The spleen is an important organ of the immune system and by understanding its immune functions, one can easily understand how its removal or damage would contribute to secondary immunodeficiency. The spleen has an important role in:
- Removal of blood borne pathogens: especially in dealing with encapsulated bacteria.
- Antibody production: during the acute phase response it produces IgM, and for long-term protection it produces IgG.
- Splenic macrophages: removal of opsonized microbes, removal of immune complexes.
Asplenic or splenectomised patients thus need to be especially careful regarding infections and hospital admissions, so they are often given life-long penicillin prophylaxis and immunisation against encapsulated bacteria (Neisseria meningitidis, Haemophilus influenza and Streptococcus pneumonia). In addition, they often wear a Medic Alert bracelet to inform healthcare professionals in emergencies.
Similarly, patients with haematological malignancies or who have undergone chemotherapy are highly susceptible to infections. This is due to chemotherapy-induced neutropenia and damage to mucosal barriers. Commonly used vascular catheters breach the skin and provide a route to let bacteria into the body as well as the attraction for biofilms which can also increase the risk of infection. Any suspected neutropenic sepsis should be treated as a medical emergency and the patient should be given empiric antibiotic therapy immediately.
Finally, any condition that results in an increased loss or catabolism of immune components can also cause secondary immunodeficiency. Some examples of such conditions include protein-losing diseases such as nephropathy or enteropathy and burns.
Examples of common manifestations of secondary immunodeficiency:
Shingles, or Varicella Zoster Virus (VZV) infection, is an example of a common infection in secondary immunodeficiency. Primary infection with Varicella zoster (chickenpox) is usually disseminated and remains latent by establishing itself in multiple sensory dorsal root ganglia. Reactivation of latent Herpes zoster commonly occurs in immunocompromised patients and manifests itself as shingles, which appears as a painful rash of papules (blisters) with erythema (redness) that usually follows dermatomal patterns.

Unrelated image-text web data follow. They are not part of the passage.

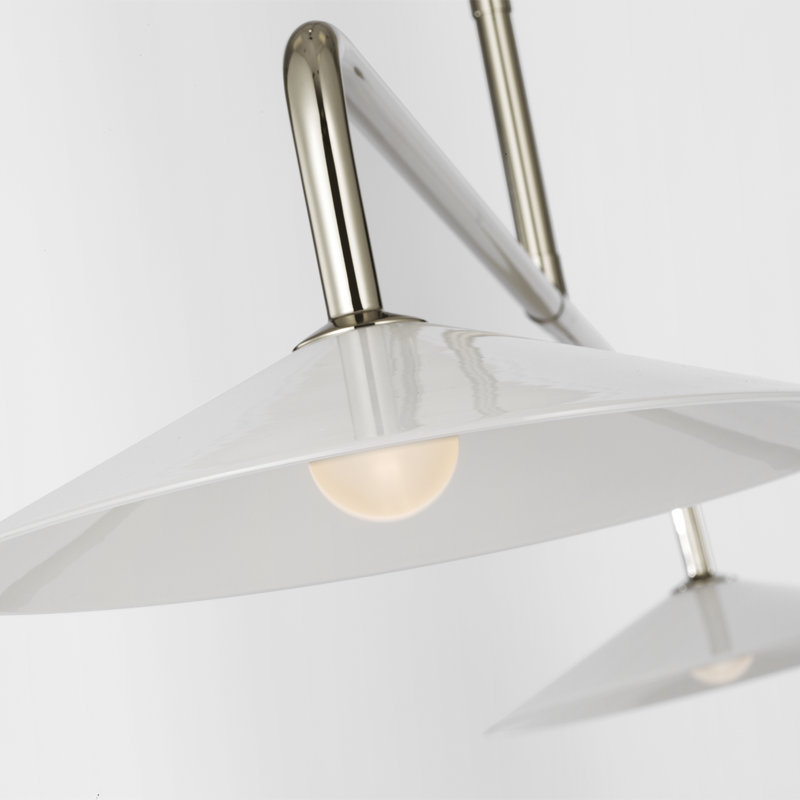 Amber Lewis Ponce 62" Linear Pendant, Polished Nickel, White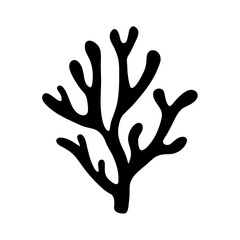 Stylized Seaweed Black Silhouette on White Background a Botanical Sea Scape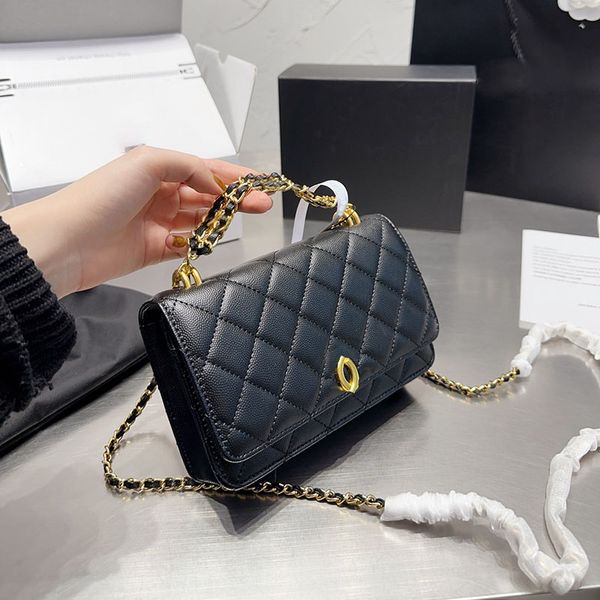 WOC Bolso con solapa Bolsos laterales pequeños con bandolera Bolsos bandolera Piel de becerro Gabrielle Diseño acolchado Bolso de mano con cadena ajustable dorado metálico negro de diseñador de lujo para mujer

It is treated with pain relief and antivirals such as aciclovir.
Candida albicans is known as an opportunistic pathogen: it can be commonly found in the normal flora of the mouth and gut of healthy hosts. However, in the immunocompromised, it can become pathogenic and overgrowth of the yeast can cause candidiasis. Oral candidiasis is indeed a characteristic sign of HIV development into AIDS.
Finally, Aspergillus, a genus of conidial fungi, that comprises human and crop pathogen species, is also an organism characteristically isolated from immunocompromised hosts. Aspergillus fumigatus is the most common organism causing aspergillosis. It primarily colonises paranasal sinuses and lungs, potentially leading to necrotising pneumonia. Diagnosis of pulmonary aspergillosis can by made from the characteristic ‘halo’ signs in HRCT scans.